Users are being hit with ransomware being spread through hacked domain name system (DNS) records of Go Daddy hosted websites. DNS converts domain names into IP addresses, often dynamically, so that resources can be moved between machines/networks/locations without affecting end users. The hostnames remain constant, and DNS handles any changes in the IP address as the resources move.
“To understand how these attacks work, a short primer on DNS is required,” said security specialist Fraser Howard, writing in the Sophos Naked Security blog. “In this current spate of attacks, criminals are exploiting DNS by hacking the DNS records of sites, adding one or more additional subdomains with corresponding DNS entries (A records) referencing malicious IP addresses. The legitimate hostname resolves to the legitimate IP address, but the added sub-domains resolve to rogue servers.”
The upshot is that hackers can thus hijack the DNS to create legitimate-looking URLs in phishing attacks, evading security filtering and tricking users into thinking the content must be safe. So, a user clicks on a link from within a phishing email and is taken to a rogue server, where he or she is hit with various files that exploit several vulnerabilities, in order to infect them with the ransomware. The rogue servers are running a Russian exploit kit calling itself Cool EK, which Howard said is very similar to the Blackhole exploit kit.

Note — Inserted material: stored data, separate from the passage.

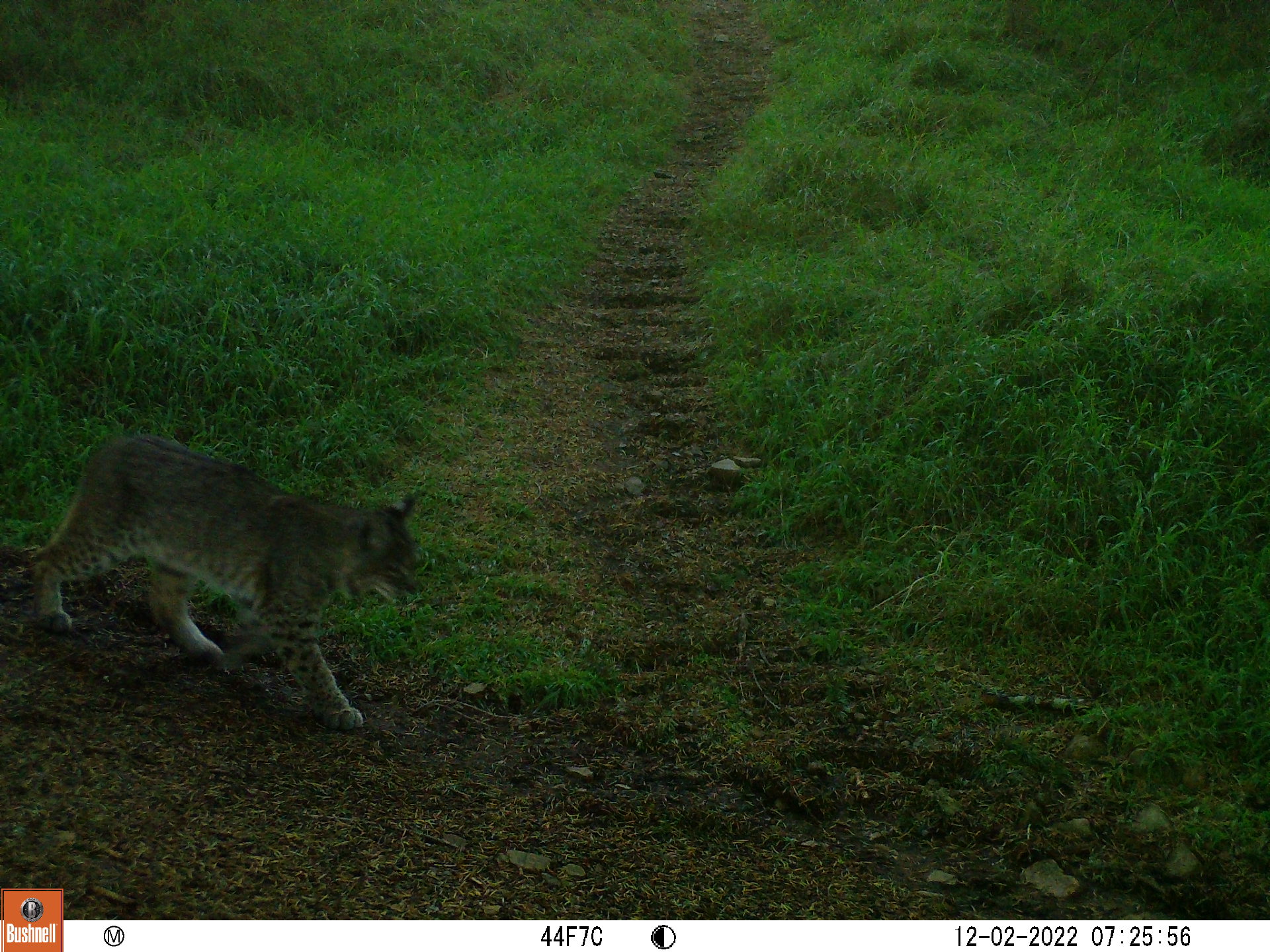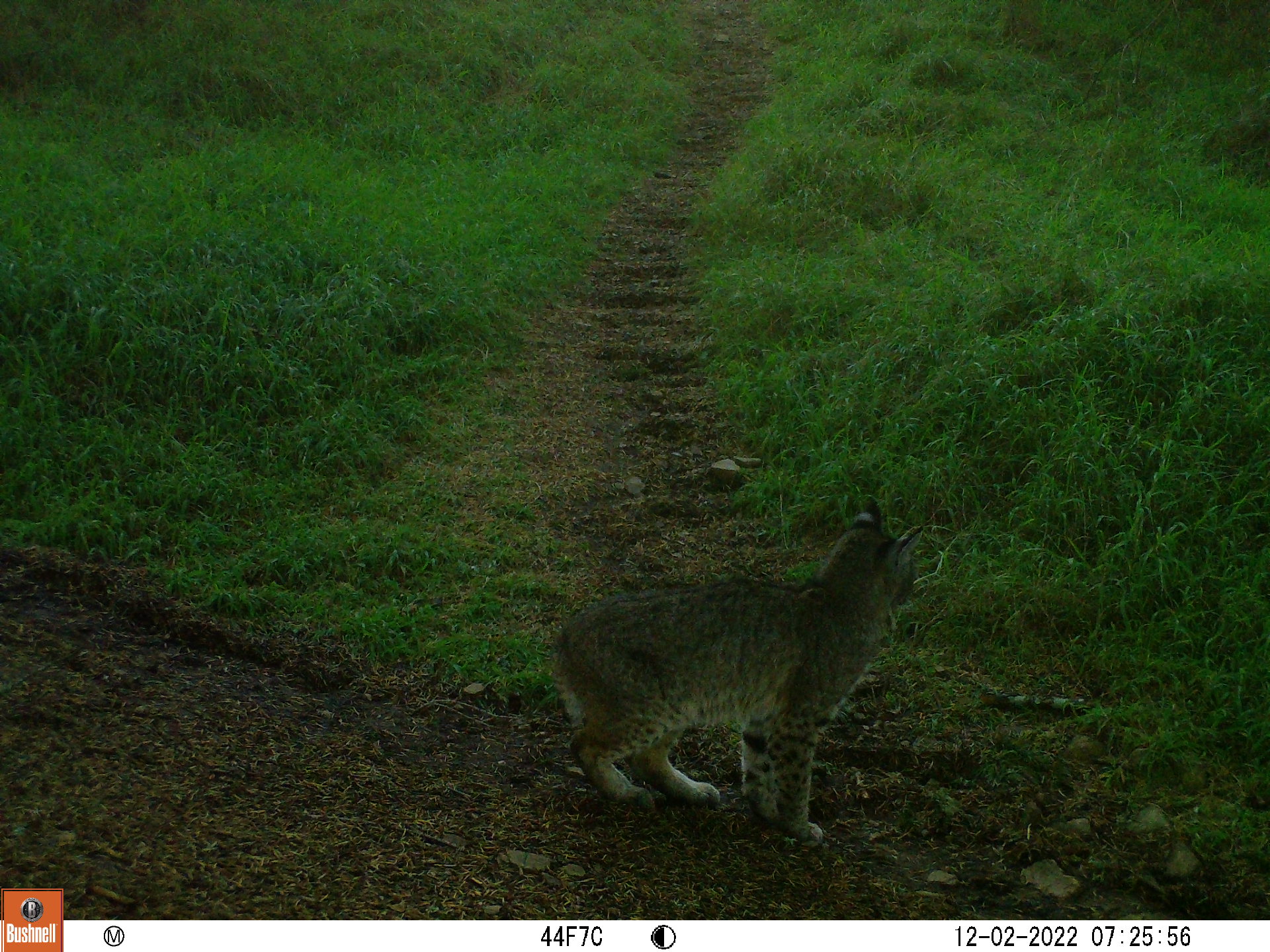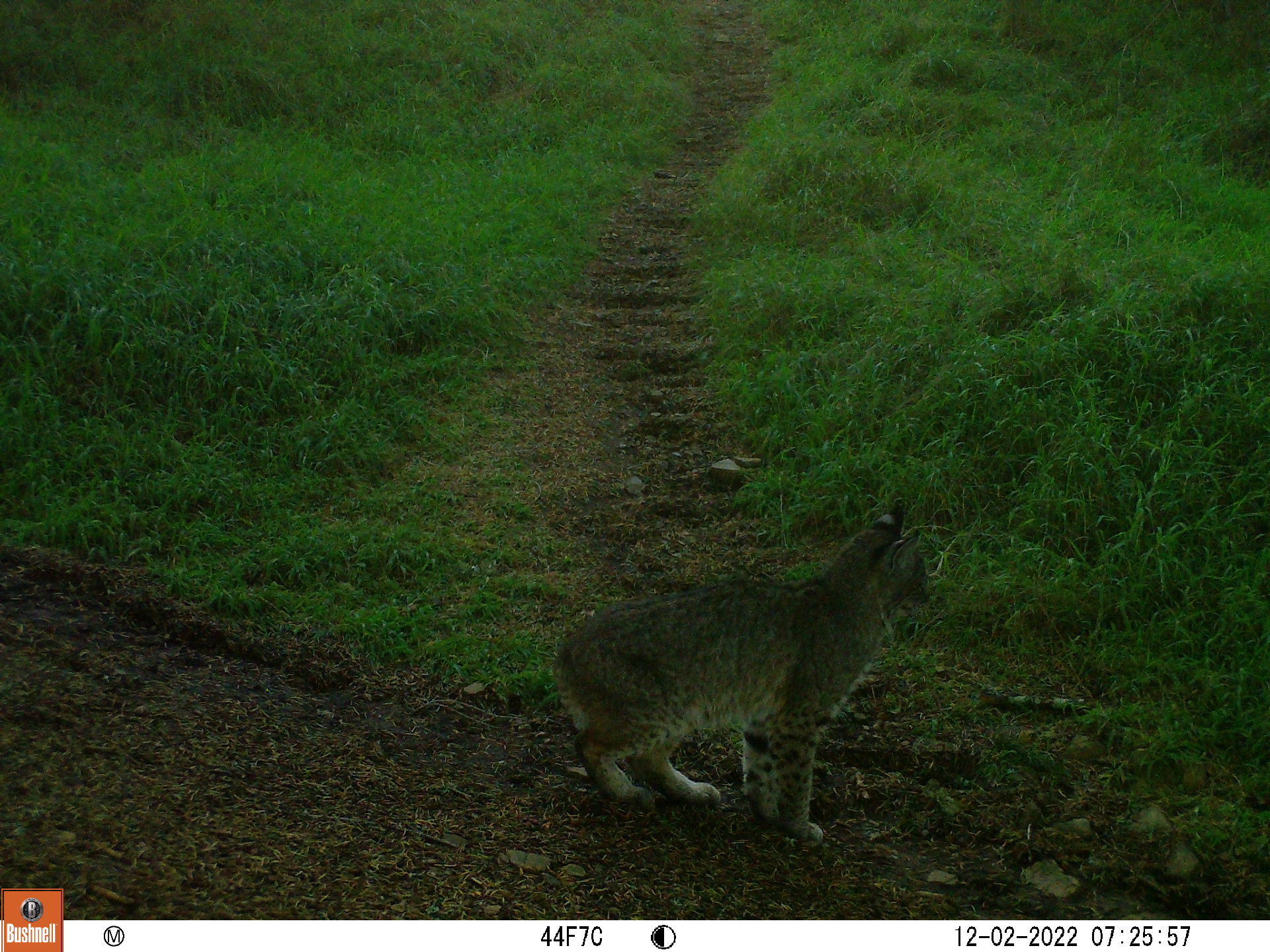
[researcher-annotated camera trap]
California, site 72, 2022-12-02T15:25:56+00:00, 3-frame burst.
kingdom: Animalia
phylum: Chordata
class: Mammalia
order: Carnivora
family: Felidae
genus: Lynx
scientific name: Lynx rufus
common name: bobcat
Bobcat (Lynx rufus).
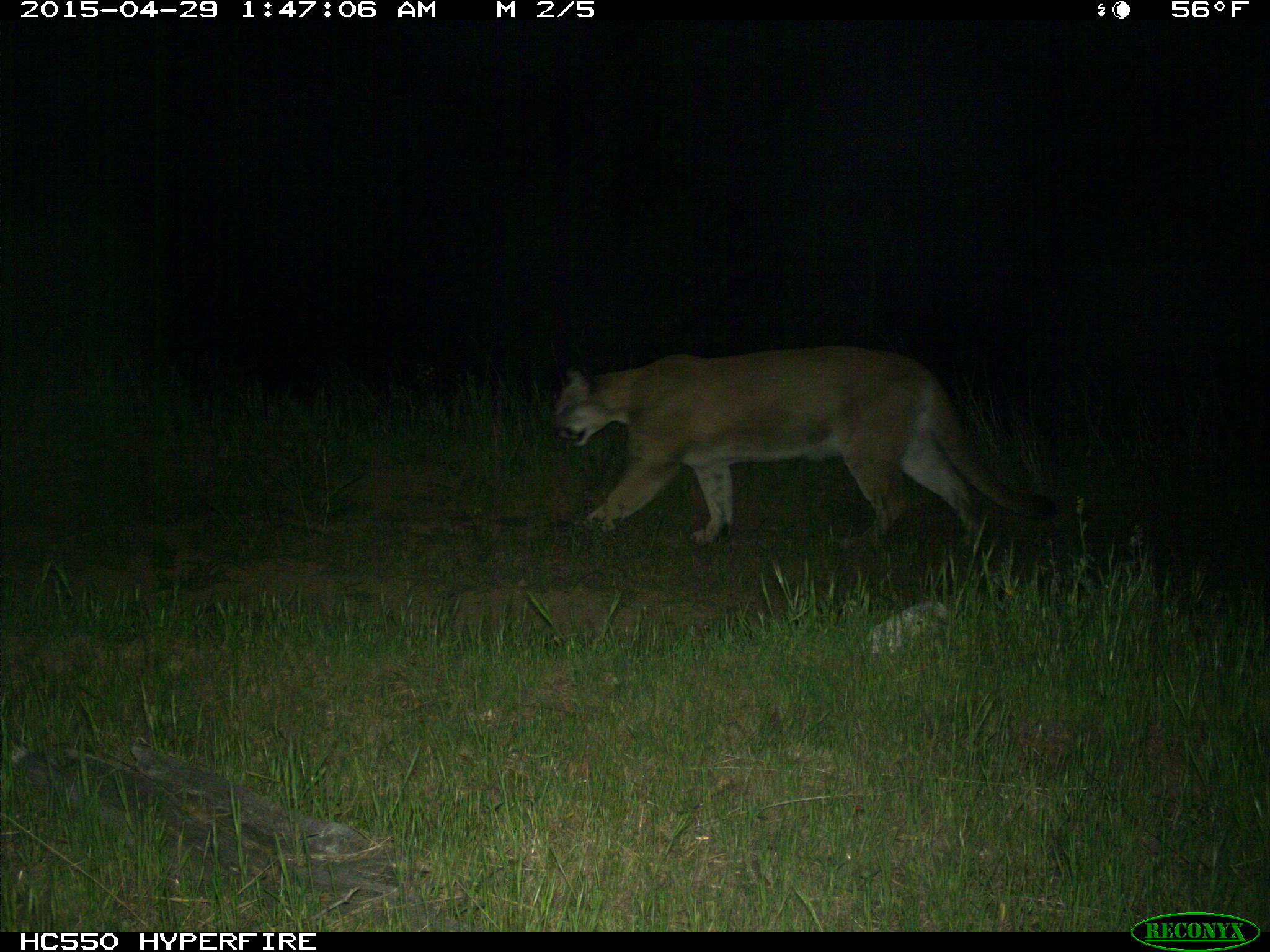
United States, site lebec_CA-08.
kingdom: Animalia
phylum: Chordata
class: Mammalia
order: Carnivora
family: Felidae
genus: Puma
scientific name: Puma concolor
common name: mountain lion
Puma concolor (mountain lion).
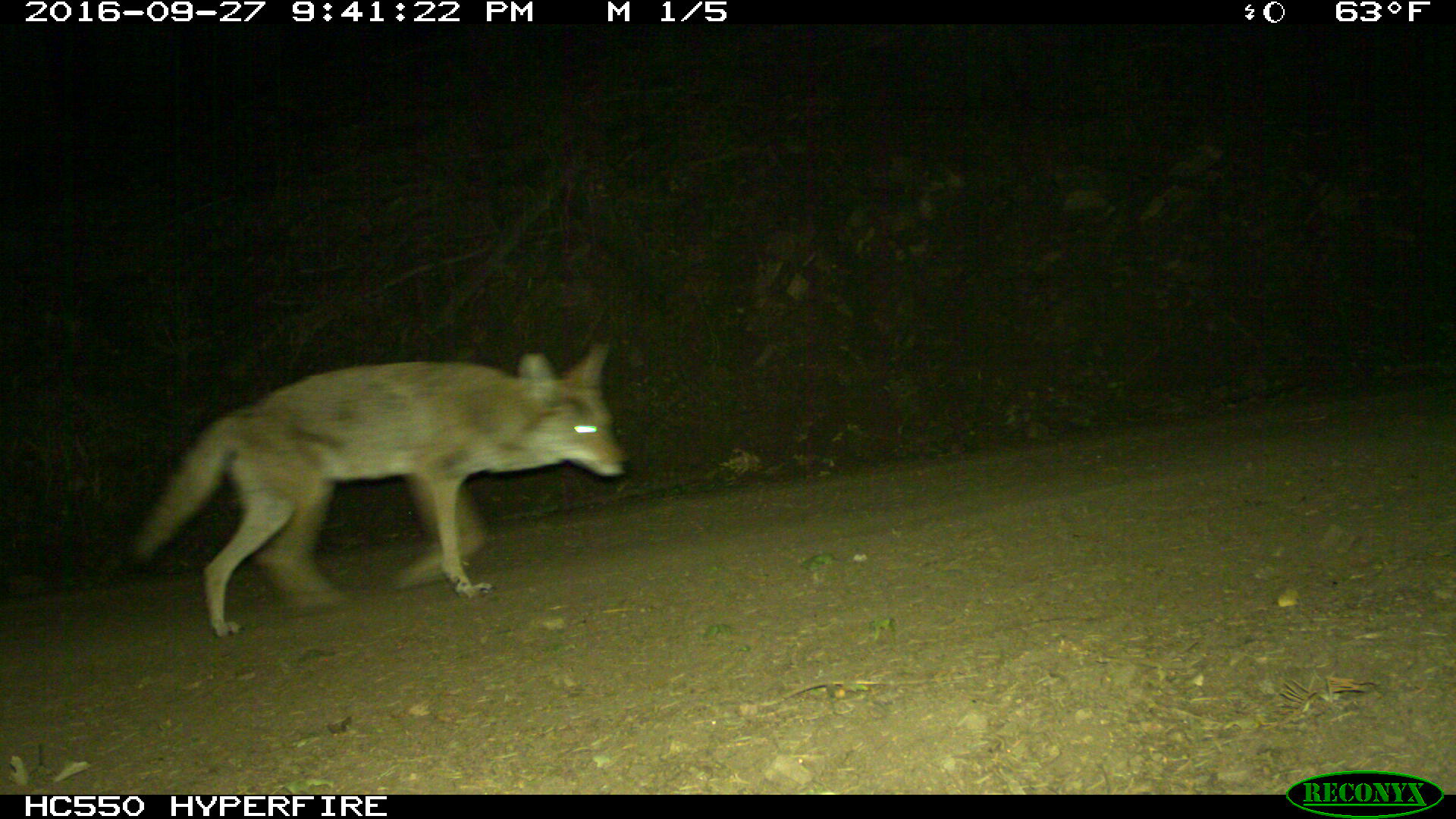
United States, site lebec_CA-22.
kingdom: Animalia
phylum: Chordata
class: Mammalia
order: Carnivora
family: Canidae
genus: Canis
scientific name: Canis latrans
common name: coyote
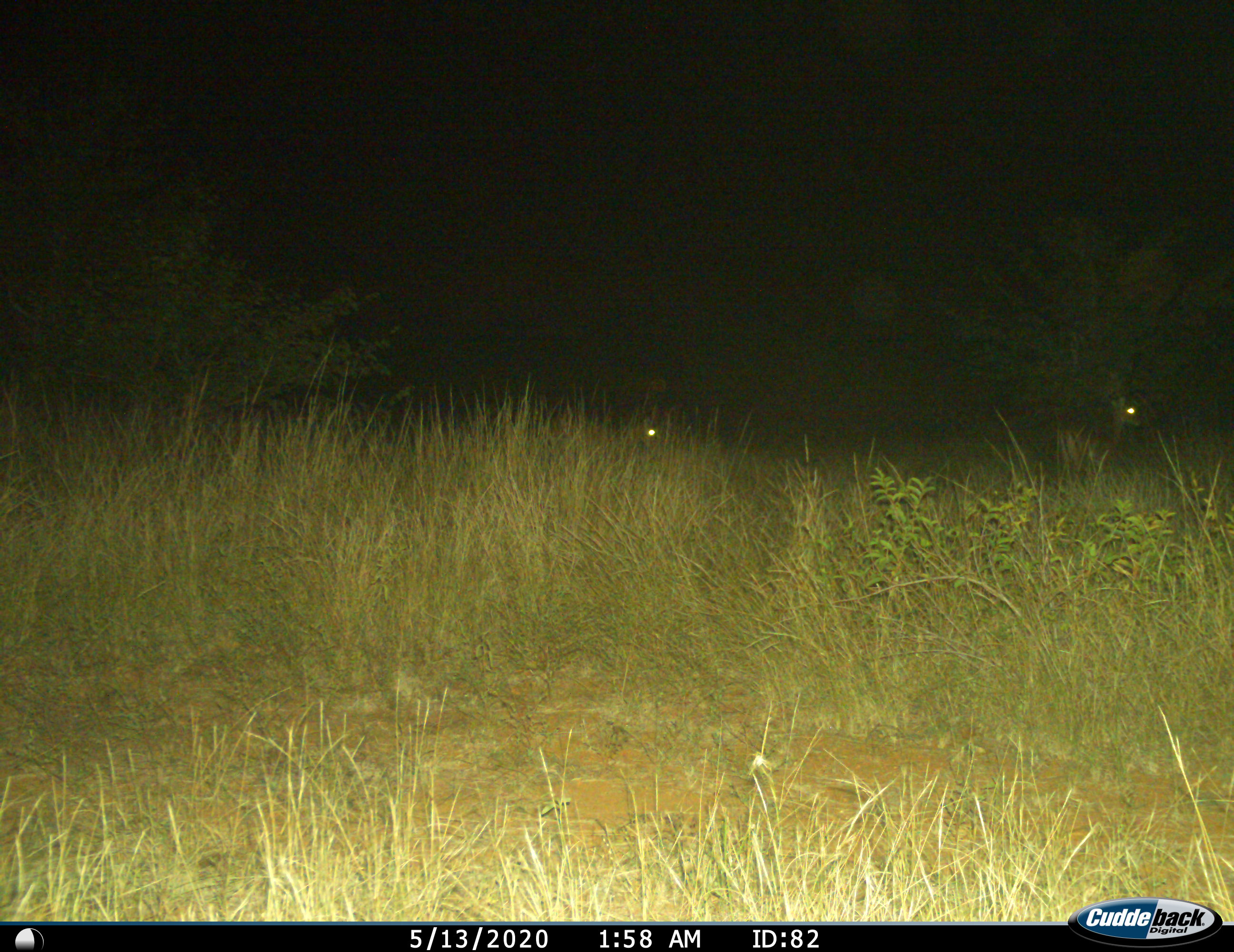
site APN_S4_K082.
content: unidentified animal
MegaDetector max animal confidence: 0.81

When it comes to how hackers were able to compromise the DNS in the first place, the likely cause is compromised user credentials – i.e., stolen or weak passwords. “We suspect that the affected customers have been phished or their home machines have been affected by Cool Exploit as we have confirmed that this is not a vulnerability in the My Account or DNS management systems,” Go Daddy told Fraser.
The moral of the story is an age-old one: employ better credentialing policies. “Sigh,” Howard lamented. “Given the prevalence of attacks against websites for the purpose of malware distribution it is high time that associated services (registrars, hosting providers etc.) pay adequate consideration to security.”
For instance, users should ensure their passwords are strong and unique to each website, and two-factor authentication should be readily available, if not enforced, he added. “With a little forethought and consideration to what happens when the keys to the kingdom get lost, malicious activity can be disrupted more quickly,” concluded Howard.
US- and Canada-based Go Daddy customers can enable 2-step authentication to help protect their accounts. The service encourages all users to enable two-factor authentication.